Господин прокурор и его помощник откланялись и ушли.
Жалковский, продолжая третировать скомпрометировавших себя за время забастовки должностных лиц, набивал себе цену непогрешимого и незамешанного ни в каких крамолах администратора, а его подчиненные, шастая вокруг него, по вечерам устраивали сборища в офицерском клубе. В ресторане у буфетной стойки, в билиардной и библиотеке всюду шли толки о том, кто займет место Сахарова в Ташкенте, а в Асхабаде — место Уссаковского.
«Поистине парадокс времени, — тут и там раздавались голоса. — Сахаров оставляет кресло губернатора за то, что был слишком жесток к революции, а Уссаковский — слишком мягок.
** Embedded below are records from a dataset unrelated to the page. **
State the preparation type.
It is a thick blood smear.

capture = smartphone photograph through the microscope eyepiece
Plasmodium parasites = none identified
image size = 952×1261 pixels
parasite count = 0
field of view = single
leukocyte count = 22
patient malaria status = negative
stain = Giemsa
Так кого же нам прочит Фемида?»
Прошло еще несколько дней, и накануне рождества стало известно официально: должность Туркестанского генерал-губернатора принял генерал-лейтенант Суботич, в прошлом, до начала русско-японской войны, командовавший в Закаспии, а место начальника в Закаспийской области займет генерал-майор Косаговский.
Суботича асхабадцы хорошо помнили как генерала не особенно придирчивого: даже в войсках о нем говорили мягко. А о Косаговском сразу пошли самые страшные слухи. Выходец из простых казаков, дорогу к генеральским погонам проложил путем беспощадных репрессий и расправ над бунтарями: потому и послан в Закаспий. Обыватели пугали друг друга «новой метлой», офицерье откровенно радовалось и твердило: именно такого, строгого командующего, и недоставало Закаспию. Рабочие, выжидающе затаились…
В конце рождества разнеслись по городу слухи: «Едет новый начальник области!» В день его приезда, утром, к приходу поезда собралась на перроне вся ас-хабадская аристократия. Поезд подошел. Генерал вышел из вагона с целой свитой офицеров. Поздоровался с Жалковским и с Махтумкули-ханом, приехавшим на встречу из Геок-Тепе. Остальным лишь кивнул. Внешне Косаговский ничем не выделялся. Среднего роста, сухощавый, горбоносый. Единственная, бросающаяся в глаза примета: кривоног, как всякий кавалерист. Генерал прошел на привокзальную площадь, сел с Жалковским и Махтумкули-ханом в карету и отправился в гостиницу «Гранд-Отель». Там он должен был пожить дня два-три, пока не освободит ему особняк Уссаковский.